**Source document**

Member of the Pennsylvania House of Representatives from the Chester County district
- In office 1852–1853 Serving with John Acker, William Chandler, Joseph Hickman
- Preceded by: David J. Bent, John S. Evans, James M. Dorlan
- Succeeded by: Robert E. Monaghan, Henry T. Evans, William Wheeler
- In office 1830–1830 Serving with Joshua McMinn, Jesse Pugh, Matthew Stanley
- Preceded by: Robert Miller, John Morgan, Isaac Trimble, Samuel McCleane
- Succeeded by: Thomas Ashbridge, Matthias Pennypacker, Arthur Andrews, Benjamin Griffith

Personal details
- Born: December 5, 1794
- Died: July 17, 1875 (aged 80)
- Party: Whig Republican
- Spouse: Margaret Allen
- Children: 8
- Occupation: Politician

= Jesse James (Pennsylvania politician) =

American politician (1794–1875)

Jesse James (December 5, 1794 – July 17, 1875) was an American politician from Pennsylvania. He served as a member of the Pennsylvania House of Representatives, representing Chester County in 1830 and from 1852 to 1853.

==Early life==
Jesse James was born on December 5, 1794, in West Nantmeal Township, Pennsylvania.

**Stored data**
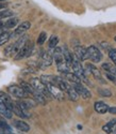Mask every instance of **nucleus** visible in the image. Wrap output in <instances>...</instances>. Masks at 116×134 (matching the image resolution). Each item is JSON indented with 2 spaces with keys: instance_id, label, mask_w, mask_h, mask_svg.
<instances>
[{
  "instance_id": "nucleus-1",
  "label": "nucleus",
  "mask_w": 116,
  "mask_h": 134,
  "mask_svg": "<svg viewBox=\"0 0 116 134\" xmlns=\"http://www.w3.org/2000/svg\"><path fill=\"white\" fill-rule=\"evenodd\" d=\"M27 41H28V37H22V38L18 39L15 43L11 44V45H9L4 49V55L7 56V57H12V56H15Z\"/></svg>"
},
{
  "instance_id": "nucleus-2",
  "label": "nucleus",
  "mask_w": 116,
  "mask_h": 134,
  "mask_svg": "<svg viewBox=\"0 0 116 134\" xmlns=\"http://www.w3.org/2000/svg\"><path fill=\"white\" fill-rule=\"evenodd\" d=\"M72 69H73V72L79 77L81 82H85V83H89L86 79V75H85V71L84 69L82 68V65H81L80 61L78 60V58L76 56L73 55V61H72Z\"/></svg>"
},
{
  "instance_id": "nucleus-3",
  "label": "nucleus",
  "mask_w": 116,
  "mask_h": 134,
  "mask_svg": "<svg viewBox=\"0 0 116 134\" xmlns=\"http://www.w3.org/2000/svg\"><path fill=\"white\" fill-rule=\"evenodd\" d=\"M30 85L33 87L34 90H36V91H38L40 93H42L47 100H49L50 98H52L51 94H50V92L48 91L47 87H46V85H45L44 83H42L41 80L36 79V77H35V79L33 77V79L30 80Z\"/></svg>"
},
{
  "instance_id": "nucleus-4",
  "label": "nucleus",
  "mask_w": 116,
  "mask_h": 134,
  "mask_svg": "<svg viewBox=\"0 0 116 134\" xmlns=\"http://www.w3.org/2000/svg\"><path fill=\"white\" fill-rule=\"evenodd\" d=\"M33 48H34V45L31 41H27L22 47L19 49V52L14 56L15 60H20V59H24V58H27L29 56L32 55L33 53Z\"/></svg>"
},
{
  "instance_id": "nucleus-5",
  "label": "nucleus",
  "mask_w": 116,
  "mask_h": 134,
  "mask_svg": "<svg viewBox=\"0 0 116 134\" xmlns=\"http://www.w3.org/2000/svg\"><path fill=\"white\" fill-rule=\"evenodd\" d=\"M53 62V57H52V52L49 51H44L41 54V57L38 60V68L42 70H45L46 68L50 66Z\"/></svg>"
},
{
  "instance_id": "nucleus-6",
  "label": "nucleus",
  "mask_w": 116,
  "mask_h": 134,
  "mask_svg": "<svg viewBox=\"0 0 116 134\" xmlns=\"http://www.w3.org/2000/svg\"><path fill=\"white\" fill-rule=\"evenodd\" d=\"M46 87H47L48 91L50 92L51 97H52V98H54L55 100H57V101H64V100H65L64 91H62L60 88H57L56 86L51 85V84L46 85Z\"/></svg>"
},
{
  "instance_id": "nucleus-7",
  "label": "nucleus",
  "mask_w": 116,
  "mask_h": 134,
  "mask_svg": "<svg viewBox=\"0 0 116 134\" xmlns=\"http://www.w3.org/2000/svg\"><path fill=\"white\" fill-rule=\"evenodd\" d=\"M8 90L10 92V94H12L15 98H18V99H26V98H28V93L20 86H16V85L9 86Z\"/></svg>"
},
{
  "instance_id": "nucleus-8",
  "label": "nucleus",
  "mask_w": 116,
  "mask_h": 134,
  "mask_svg": "<svg viewBox=\"0 0 116 134\" xmlns=\"http://www.w3.org/2000/svg\"><path fill=\"white\" fill-rule=\"evenodd\" d=\"M87 49V56H88V59H91L92 61L94 62H99L102 59V54L101 52L94 45H92L89 47L86 48Z\"/></svg>"
},
{
  "instance_id": "nucleus-9",
  "label": "nucleus",
  "mask_w": 116,
  "mask_h": 134,
  "mask_svg": "<svg viewBox=\"0 0 116 134\" xmlns=\"http://www.w3.org/2000/svg\"><path fill=\"white\" fill-rule=\"evenodd\" d=\"M75 56L78 58L79 61H84V60L88 59L87 49L84 46H81V45L75 46Z\"/></svg>"
},
{
  "instance_id": "nucleus-10",
  "label": "nucleus",
  "mask_w": 116,
  "mask_h": 134,
  "mask_svg": "<svg viewBox=\"0 0 116 134\" xmlns=\"http://www.w3.org/2000/svg\"><path fill=\"white\" fill-rule=\"evenodd\" d=\"M75 88V90L78 92L79 96H81L83 99H89L92 97V93L89 92L88 89H86L84 86H82V84L79 83V84H74L73 86Z\"/></svg>"
},
{
  "instance_id": "nucleus-11",
  "label": "nucleus",
  "mask_w": 116,
  "mask_h": 134,
  "mask_svg": "<svg viewBox=\"0 0 116 134\" xmlns=\"http://www.w3.org/2000/svg\"><path fill=\"white\" fill-rule=\"evenodd\" d=\"M30 27H31V23H30V21H24V23H21L20 25H17V27L15 28V30H14V32L12 33V35L14 37L22 36L27 30L30 29Z\"/></svg>"
},
{
  "instance_id": "nucleus-12",
  "label": "nucleus",
  "mask_w": 116,
  "mask_h": 134,
  "mask_svg": "<svg viewBox=\"0 0 116 134\" xmlns=\"http://www.w3.org/2000/svg\"><path fill=\"white\" fill-rule=\"evenodd\" d=\"M52 57H53V60L55 61L56 65L59 64H62L65 62V59H64V55H63V51L61 47H54L53 52H52Z\"/></svg>"
},
{
  "instance_id": "nucleus-13",
  "label": "nucleus",
  "mask_w": 116,
  "mask_h": 134,
  "mask_svg": "<svg viewBox=\"0 0 116 134\" xmlns=\"http://www.w3.org/2000/svg\"><path fill=\"white\" fill-rule=\"evenodd\" d=\"M54 79V86H56L57 88H60L62 91H67V89L70 87V85H69L67 83V81L65 79H63V77H60V76H53Z\"/></svg>"
},
{
  "instance_id": "nucleus-14",
  "label": "nucleus",
  "mask_w": 116,
  "mask_h": 134,
  "mask_svg": "<svg viewBox=\"0 0 116 134\" xmlns=\"http://www.w3.org/2000/svg\"><path fill=\"white\" fill-rule=\"evenodd\" d=\"M0 102L3 103L8 108H10L11 110H12V107H13L14 102L12 101V99H11L10 94H7L3 91H0Z\"/></svg>"
},
{
  "instance_id": "nucleus-15",
  "label": "nucleus",
  "mask_w": 116,
  "mask_h": 134,
  "mask_svg": "<svg viewBox=\"0 0 116 134\" xmlns=\"http://www.w3.org/2000/svg\"><path fill=\"white\" fill-rule=\"evenodd\" d=\"M94 108H95V110L97 111L98 114H106V113H108V111H109V106L104 102H101V101L95 102Z\"/></svg>"
},
{
  "instance_id": "nucleus-16",
  "label": "nucleus",
  "mask_w": 116,
  "mask_h": 134,
  "mask_svg": "<svg viewBox=\"0 0 116 134\" xmlns=\"http://www.w3.org/2000/svg\"><path fill=\"white\" fill-rule=\"evenodd\" d=\"M13 125L17 130H19L21 132H28L30 130V126L27 124V122L22 121V120H14Z\"/></svg>"
},
{
  "instance_id": "nucleus-17",
  "label": "nucleus",
  "mask_w": 116,
  "mask_h": 134,
  "mask_svg": "<svg viewBox=\"0 0 116 134\" xmlns=\"http://www.w3.org/2000/svg\"><path fill=\"white\" fill-rule=\"evenodd\" d=\"M86 68L88 69V71H89L93 75H94V77H95L96 80H98V81H100V82H103L100 71L96 68V66H95L94 64H92V63H87V64H86Z\"/></svg>"
},
{
  "instance_id": "nucleus-18",
  "label": "nucleus",
  "mask_w": 116,
  "mask_h": 134,
  "mask_svg": "<svg viewBox=\"0 0 116 134\" xmlns=\"http://www.w3.org/2000/svg\"><path fill=\"white\" fill-rule=\"evenodd\" d=\"M0 115H2L3 117H5L8 119H11L13 117V111L10 108H8L3 103L0 102Z\"/></svg>"
},
{
  "instance_id": "nucleus-19",
  "label": "nucleus",
  "mask_w": 116,
  "mask_h": 134,
  "mask_svg": "<svg viewBox=\"0 0 116 134\" xmlns=\"http://www.w3.org/2000/svg\"><path fill=\"white\" fill-rule=\"evenodd\" d=\"M63 75H64V77H65V80L69 81V82L73 83V84H79V83H81L80 79H79V77H78L74 72H67V73H65V74H63Z\"/></svg>"
},
{
  "instance_id": "nucleus-20",
  "label": "nucleus",
  "mask_w": 116,
  "mask_h": 134,
  "mask_svg": "<svg viewBox=\"0 0 116 134\" xmlns=\"http://www.w3.org/2000/svg\"><path fill=\"white\" fill-rule=\"evenodd\" d=\"M18 23H19V19L17 17H11L4 23V28H7V29L15 28V27H17Z\"/></svg>"
},
{
  "instance_id": "nucleus-21",
  "label": "nucleus",
  "mask_w": 116,
  "mask_h": 134,
  "mask_svg": "<svg viewBox=\"0 0 116 134\" xmlns=\"http://www.w3.org/2000/svg\"><path fill=\"white\" fill-rule=\"evenodd\" d=\"M67 94H68V98L72 100V101H78V99H79V94L78 92L75 90V88L73 86H70L68 89H67Z\"/></svg>"
},
{
  "instance_id": "nucleus-22",
  "label": "nucleus",
  "mask_w": 116,
  "mask_h": 134,
  "mask_svg": "<svg viewBox=\"0 0 116 134\" xmlns=\"http://www.w3.org/2000/svg\"><path fill=\"white\" fill-rule=\"evenodd\" d=\"M12 111L15 114V115H17L18 117H21V118H27V117H29L27 114H25L24 111L21 110V108L16 104V103H14L13 104V107H12Z\"/></svg>"
},
{
  "instance_id": "nucleus-23",
  "label": "nucleus",
  "mask_w": 116,
  "mask_h": 134,
  "mask_svg": "<svg viewBox=\"0 0 116 134\" xmlns=\"http://www.w3.org/2000/svg\"><path fill=\"white\" fill-rule=\"evenodd\" d=\"M11 35H12V33H10L9 31H3L1 35H0V46L8 43V41L11 39V37H12Z\"/></svg>"
},
{
  "instance_id": "nucleus-24",
  "label": "nucleus",
  "mask_w": 116,
  "mask_h": 134,
  "mask_svg": "<svg viewBox=\"0 0 116 134\" xmlns=\"http://www.w3.org/2000/svg\"><path fill=\"white\" fill-rule=\"evenodd\" d=\"M20 86H21V88L24 89V90L28 93V94H33V92H34V89H33V87L30 85V83H26V82H20Z\"/></svg>"
},
{
  "instance_id": "nucleus-25",
  "label": "nucleus",
  "mask_w": 116,
  "mask_h": 134,
  "mask_svg": "<svg viewBox=\"0 0 116 134\" xmlns=\"http://www.w3.org/2000/svg\"><path fill=\"white\" fill-rule=\"evenodd\" d=\"M101 68L106 71L107 73H113V74H116V68L114 65H112L111 63L107 62V63H103Z\"/></svg>"
},
{
  "instance_id": "nucleus-26",
  "label": "nucleus",
  "mask_w": 116,
  "mask_h": 134,
  "mask_svg": "<svg viewBox=\"0 0 116 134\" xmlns=\"http://www.w3.org/2000/svg\"><path fill=\"white\" fill-rule=\"evenodd\" d=\"M116 124V119H112L109 124H107L106 126H103V131L104 132H107V133H112V130H113V127L114 125Z\"/></svg>"
},
{
  "instance_id": "nucleus-27",
  "label": "nucleus",
  "mask_w": 116,
  "mask_h": 134,
  "mask_svg": "<svg viewBox=\"0 0 116 134\" xmlns=\"http://www.w3.org/2000/svg\"><path fill=\"white\" fill-rule=\"evenodd\" d=\"M11 16H13V12H12V11L7 10V9L0 11V20L3 19V18H7V17H11Z\"/></svg>"
},
{
  "instance_id": "nucleus-28",
  "label": "nucleus",
  "mask_w": 116,
  "mask_h": 134,
  "mask_svg": "<svg viewBox=\"0 0 116 134\" xmlns=\"http://www.w3.org/2000/svg\"><path fill=\"white\" fill-rule=\"evenodd\" d=\"M57 43H59V38H57L56 36H52V37L50 38V40H49L48 46H49L50 48H54V47H56Z\"/></svg>"
},
{
  "instance_id": "nucleus-29",
  "label": "nucleus",
  "mask_w": 116,
  "mask_h": 134,
  "mask_svg": "<svg viewBox=\"0 0 116 134\" xmlns=\"http://www.w3.org/2000/svg\"><path fill=\"white\" fill-rule=\"evenodd\" d=\"M46 40H47V33L43 31V32L40 33V36L37 38V44H38V45H43Z\"/></svg>"
},
{
  "instance_id": "nucleus-30",
  "label": "nucleus",
  "mask_w": 116,
  "mask_h": 134,
  "mask_svg": "<svg viewBox=\"0 0 116 134\" xmlns=\"http://www.w3.org/2000/svg\"><path fill=\"white\" fill-rule=\"evenodd\" d=\"M98 93L102 97H111L112 96V92L108 89H98Z\"/></svg>"
},
{
  "instance_id": "nucleus-31",
  "label": "nucleus",
  "mask_w": 116,
  "mask_h": 134,
  "mask_svg": "<svg viewBox=\"0 0 116 134\" xmlns=\"http://www.w3.org/2000/svg\"><path fill=\"white\" fill-rule=\"evenodd\" d=\"M109 56H110L111 60H113V62H114L115 65H116V49H115V48H111V49L109 51Z\"/></svg>"
},
{
  "instance_id": "nucleus-32",
  "label": "nucleus",
  "mask_w": 116,
  "mask_h": 134,
  "mask_svg": "<svg viewBox=\"0 0 116 134\" xmlns=\"http://www.w3.org/2000/svg\"><path fill=\"white\" fill-rule=\"evenodd\" d=\"M106 76H107V79H108L109 81H111L112 83H114V84L116 85V74H113V73H107Z\"/></svg>"
},
{
  "instance_id": "nucleus-33",
  "label": "nucleus",
  "mask_w": 116,
  "mask_h": 134,
  "mask_svg": "<svg viewBox=\"0 0 116 134\" xmlns=\"http://www.w3.org/2000/svg\"><path fill=\"white\" fill-rule=\"evenodd\" d=\"M8 3L7 2H0V10H4V9H7L8 8Z\"/></svg>"
},
{
  "instance_id": "nucleus-34",
  "label": "nucleus",
  "mask_w": 116,
  "mask_h": 134,
  "mask_svg": "<svg viewBox=\"0 0 116 134\" xmlns=\"http://www.w3.org/2000/svg\"><path fill=\"white\" fill-rule=\"evenodd\" d=\"M101 45H102V46H103V47H104V48H108V49H109V51H110V49H111V46H110V45H109V44H108V43H107V42H102V43H101Z\"/></svg>"
},
{
  "instance_id": "nucleus-35",
  "label": "nucleus",
  "mask_w": 116,
  "mask_h": 134,
  "mask_svg": "<svg viewBox=\"0 0 116 134\" xmlns=\"http://www.w3.org/2000/svg\"><path fill=\"white\" fill-rule=\"evenodd\" d=\"M109 111L111 114H116V107H109Z\"/></svg>"
},
{
  "instance_id": "nucleus-36",
  "label": "nucleus",
  "mask_w": 116,
  "mask_h": 134,
  "mask_svg": "<svg viewBox=\"0 0 116 134\" xmlns=\"http://www.w3.org/2000/svg\"><path fill=\"white\" fill-rule=\"evenodd\" d=\"M2 28H4V23L2 20H0V29H2Z\"/></svg>"
},
{
  "instance_id": "nucleus-37",
  "label": "nucleus",
  "mask_w": 116,
  "mask_h": 134,
  "mask_svg": "<svg viewBox=\"0 0 116 134\" xmlns=\"http://www.w3.org/2000/svg\"><path fill=\"white\" fill-rule=\"evenodd\" d=\"M112 133H114V134H116V124L114 125V127H113V130H112Z\"/></svg>"
},
{
  "instance_id": "nucleus-38",
  "label": "nucleus",
  "mask_w": 116,
  "mask_h": 134,
  "mask_svg": "<svg viewBox=\"0 0 116 134\" xmlns=\"http://www.w3.org/2000/svg\"><path fill=\"white\" fill-rule=\"evenodd\" d=\"M2 32H3V28H2V29H0V35H1Z\"/></svg>"
},
{
  "instance_id": "nucleus-39",
  "label": "nucleus",
  "mask_w": 116,
  "mask_h": 134,
  "mask_svg": "<svg viewBox=\"0 0 116 134\" xmlns=\"http://www.w3.org/2000/svg\"><path fill=\"white\" fill-rule=\"evenodd\" d=\"M5 1V0H0V2H4Z\"/></svg>"
},
{
  "instance_id": "nucleus-40",
  "label": "nucleus",
  "mask_w": 116,
  "mask_h": 134,
  "mask_svg": "<svg viewBox=\"0 0 116 134\" xmlns=\"http://www.w3.org/2000/svg\"><path fill=\"white\" fill-rule=\"evenodd\" d=\"M115 42H116V37H115Z\"/></svg>"
}]
</instances>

**Brief**
In the biography of the Pennsylvania politician Jesse James, do these statements agree with the text? (a) He was born in West Nantmeal Township, Pennsylvania. (b) During his 1830 term he served alongside William Chandler. (c) His spouse was Margaret Allen. Answer yes or no for each and quote the deciding words.

**Output below**
(a) Yes: "Jesse James was born on December 5, 1794, in West Nantmeal Township, Pennsylvania."
(b) No: "In office 1830–1830 Serving with Joshua McMinn, Jesse Pugh, Matthew Stanley"
(c) Yes: "Spouse: Margaret Allen"